### Problems to solve
a – In the Fashionasty post below, condense the paragraph beginning "During thee Northern Sparks" into a shorter version that retains its main facts.
b – Reproduce the Fashionasty post below word for word from "(Follow @_ok_stupid! She" to "and NO seek!".
c – Extend the Fashionasty post below with the passage that would come next, beginning after its last sentence.

### Selected excerpt

━━━━━━━━━━━━━━━━

*DISCLA(I)M(M)ER: Fashionasty is a gender-less, aggressive-less, sometimes odor-less (wouldn’t you like to know!) community. Hatred is not in our nature, vernacular, and/or vocabulary, butt there are times when a girl’s gotta get something off her sports bra…therefore, the following Howler was an absinthe induced tweeter explosion by none other than OKStupid.
During thee Northern Sparks opening marching band parade number, after three to twelve shots of the wormwood wonder (sources report she couldn’t remember at one point because she was floating over St. Anthony Main) the subject of OKStupid’s missing black patent leather pumps were brought to discussion. A renowned manic depressive, she took to her twitter to express her frustration(s) with Venus.
(Follow @_ok_stupid! She has ZER0 followers!)
Fashionasty Headquarters sat down with OKStupid “the morning after” at Modern Times to scribe what she was trying to say. OKStupid had to wikipedia everything I asked her, butt I think I got the gist of it:
I use to think you were a goddess, but you’re really just GOD-LESS. You guise yourself as the symbol of love and womanhood, but there is nothing sisterly about hiding my heels in a port key. Or a portal. Or a k-hole within a matrix within a realm. How dare you non consensually trick my treats. I was *this close* to leaving my house in full geish when you decided to play hide and NO seek!

━━━━━━━━━━━━━━━━

(Stored items)
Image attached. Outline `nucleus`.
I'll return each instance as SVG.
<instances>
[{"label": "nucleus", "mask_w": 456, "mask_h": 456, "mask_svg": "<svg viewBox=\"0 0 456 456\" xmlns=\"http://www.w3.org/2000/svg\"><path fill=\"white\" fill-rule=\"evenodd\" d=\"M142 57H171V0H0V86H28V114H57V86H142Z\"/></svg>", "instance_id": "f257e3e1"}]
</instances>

━━━━━━━━━━━━━━━━

### Answers below
a – During the Northern Sparks opening marching band parade, after three to twelve shots of wormwood (sources say she lost count while floating over St. Anthony Main), OKStupid brought up her missing black patent leather pumps. A known manic depressive, she vented her frustration with Venus on Twitter.

b –
(Follow @_ok_stupid! She has ZER0 followers!)
Fashionasty Headquarters sat down with OKStupid “the morning after” at Modern Times to scribe what she was trying to say. OKStupid had to wikipedia everything I asked her, butt I think I got the gist of it:
I use to think you were a goddess, but you’re really just GOD-LESS. You guise yourself as the symbol of love and womanhood, but there is nothing sisterly about hiding my heels in a port key. Or a portal. Or a k-hole within a matrix within a realm. How dare you non consensually trick my treats. I was *this close* to leaving my house in full geish when you decided to play hide and NO seek!

c –
You’re a back up planet. Jupiter and Neptune have far more powers for bestowing their gifts. No wonder you’re transit only happens once in a blue moon. All I’ve seen thus far is your negative side. Is that the best you got? I thought we were creatures of the night, but apparently you’d rather take all the moon’s spotlight. You’re dead to me. I’m counting down the days til July 31st when you leave Gemini for good.
X and no O’s,
Oh snap! I hope OKStupid realizes that she’s making herself a meteor martyr! Don’t piss off the universe, sister. We’ll keep you posted on any further updates.